Schools require minimum of math

Most school districts in Washington exceed the number of English and social studies credits required by the state to graduate but just meet the state minimum in math and science.

And Snohomish County mirrors that trend, which was reported in a state Board of Education study released earlier this week.

Statewide, 92 percent of districts exceeded the state minimum three-credit requirement in English, while about 60 percent required the state minimum of two credits of math.

All districts in Snohomish and Island counties require more than three English credits. Only Mukilteo, South Whidbey and Sultan require three math credits for next year’s graduates, according to the state report.

Several districts, including Everett and Marysville, have already decided to require three math credits in the years ahead. Their requirement will take effect before the state adds a third math credit around 2012.

The Legislature voted last spring to require the state board to revise the high school graduation requirements to include a minimum of three math credits.

Twenty-seven states now require three or more years of math. That number will jump to 37 by 2011.

The state board gathered information about credit requirements from Washington’s 246 districts that have high schools.

The study found that larger school districts generally require fewer credits than small districts. It also found that just 19 percent of school districts exceed the state’s minimum two-credit requirement in science.

Kathe Taylor, policy director for the state board, said it is interesting that the majority of districts require a state minimum in math but exceed the requirement in English.

“At the same time, student performance on the WASL is most impressive in reading and writing versus math,” she said.

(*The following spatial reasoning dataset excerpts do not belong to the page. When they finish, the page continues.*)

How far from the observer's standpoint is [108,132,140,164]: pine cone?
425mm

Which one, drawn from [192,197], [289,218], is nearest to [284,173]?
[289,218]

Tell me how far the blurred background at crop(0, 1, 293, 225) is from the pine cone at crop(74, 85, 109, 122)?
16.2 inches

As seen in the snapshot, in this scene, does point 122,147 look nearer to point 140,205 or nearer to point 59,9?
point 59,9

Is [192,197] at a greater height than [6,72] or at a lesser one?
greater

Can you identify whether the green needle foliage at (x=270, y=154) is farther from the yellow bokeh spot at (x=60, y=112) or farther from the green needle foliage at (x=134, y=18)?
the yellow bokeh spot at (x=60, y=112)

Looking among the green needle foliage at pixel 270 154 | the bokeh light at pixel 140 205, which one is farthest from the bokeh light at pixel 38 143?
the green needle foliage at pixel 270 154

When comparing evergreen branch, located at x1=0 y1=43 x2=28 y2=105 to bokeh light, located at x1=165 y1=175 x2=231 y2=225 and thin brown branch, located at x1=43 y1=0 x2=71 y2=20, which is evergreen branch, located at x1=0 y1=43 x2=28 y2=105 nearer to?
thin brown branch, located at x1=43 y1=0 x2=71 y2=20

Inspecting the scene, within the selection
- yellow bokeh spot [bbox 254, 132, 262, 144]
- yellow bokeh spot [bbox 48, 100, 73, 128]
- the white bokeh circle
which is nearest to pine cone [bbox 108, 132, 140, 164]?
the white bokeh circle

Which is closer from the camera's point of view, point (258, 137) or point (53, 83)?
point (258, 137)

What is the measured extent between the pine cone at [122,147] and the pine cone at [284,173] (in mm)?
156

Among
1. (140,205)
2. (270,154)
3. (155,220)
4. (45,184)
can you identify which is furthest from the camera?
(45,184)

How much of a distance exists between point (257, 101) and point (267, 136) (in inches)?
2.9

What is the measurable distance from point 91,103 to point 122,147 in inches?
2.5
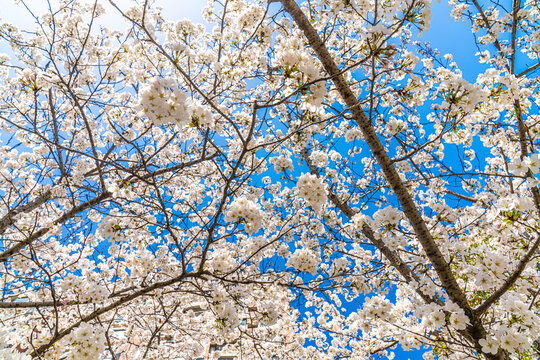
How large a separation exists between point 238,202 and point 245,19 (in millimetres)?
3075

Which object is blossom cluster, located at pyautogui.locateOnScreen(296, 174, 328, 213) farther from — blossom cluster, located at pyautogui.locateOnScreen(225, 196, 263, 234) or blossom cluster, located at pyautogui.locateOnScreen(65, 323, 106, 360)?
blossom cluster, located at pyautogui.locateOnScreen(65, 323, 106, 360)

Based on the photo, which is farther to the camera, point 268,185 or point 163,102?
point 268,185

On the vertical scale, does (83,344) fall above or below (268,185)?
below

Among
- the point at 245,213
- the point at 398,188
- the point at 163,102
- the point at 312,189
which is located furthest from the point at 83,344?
the point at 398,188

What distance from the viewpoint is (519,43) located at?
6078mm

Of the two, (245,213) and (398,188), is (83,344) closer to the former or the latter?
(245,213)

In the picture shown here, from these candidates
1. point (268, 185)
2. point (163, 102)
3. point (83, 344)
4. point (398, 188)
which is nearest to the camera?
point (163, 102)

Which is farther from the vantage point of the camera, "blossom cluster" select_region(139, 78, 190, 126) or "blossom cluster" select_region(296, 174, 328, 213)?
"blossom cluster" select_region(296, 174, 328, 213)

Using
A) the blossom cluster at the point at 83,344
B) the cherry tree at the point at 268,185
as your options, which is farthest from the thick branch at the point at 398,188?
the blossom cluster at the point at 83,344

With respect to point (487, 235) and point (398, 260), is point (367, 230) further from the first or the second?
point (487, 235)

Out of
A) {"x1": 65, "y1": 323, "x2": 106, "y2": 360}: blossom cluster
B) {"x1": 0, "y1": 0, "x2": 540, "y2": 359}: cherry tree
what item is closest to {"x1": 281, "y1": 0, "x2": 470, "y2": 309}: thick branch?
{"x1": 0, "y1": 0, "x2": 540, "y2": 359}: cherry tree

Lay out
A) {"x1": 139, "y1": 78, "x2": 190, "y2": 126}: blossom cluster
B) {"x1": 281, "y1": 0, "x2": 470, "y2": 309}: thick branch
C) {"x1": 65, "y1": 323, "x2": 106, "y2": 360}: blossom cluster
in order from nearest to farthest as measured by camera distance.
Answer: {"x1": 139, "y1": 78, "x2": 190, "y2": 126}: blossom cluster < {"x1": 65, "y1": 323, "x2": 106, "y2": 360}: blossom cluster < {"x1": 281, "y1": 0, "x2": 470, "y2": 309}: thick branch

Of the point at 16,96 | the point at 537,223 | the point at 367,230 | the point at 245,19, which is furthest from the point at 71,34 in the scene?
the point at 537,223

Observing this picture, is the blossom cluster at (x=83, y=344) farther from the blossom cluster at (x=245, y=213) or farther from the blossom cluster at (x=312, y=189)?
the blossom cluster at (x=312, y=189)
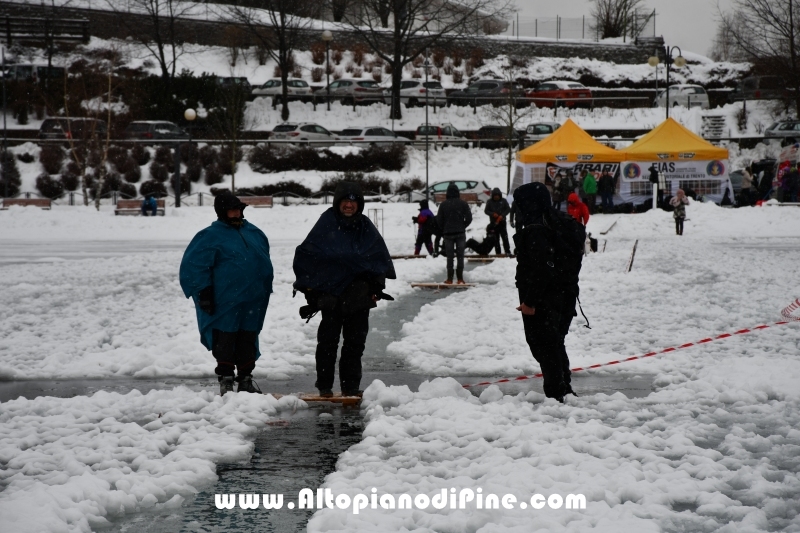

The state board will need to decide by Dec. 1 what will be required within the three credits of high school math. Many districts now requiring two math credits don’t specify what that math includes and many students graduate without taking geometry. In some cases, the math they take is not considered high-school-level math.

In Marysville, for instance, a study last year found 14 different varieties of math instruction offered to students over the four years of high school.

“The goal is we need kids to be taking high-school-level math,” said Marysville Superintendent Larry Nyland, a member of a statewide panel reviewing the state’s math programs.

Taylor said the state board has already decided to require that the three credits be at high school level but has yet to decide what that means.

“I think that probably is the $64 million question,” Taylor said.

It could mean the equivalent of two credits of algebra and a credit of geometry. One credit is equal to about 150 hours of teaching time.

The state study also found:

  • 89 percent of districts exceed the state minimum 5.5-credit requirement for electives.
  • No districts exceed the one-credit requirement in the arts.
  • 76 percent meet but don’t exceed the minimum two-credit requirement in health and fitness.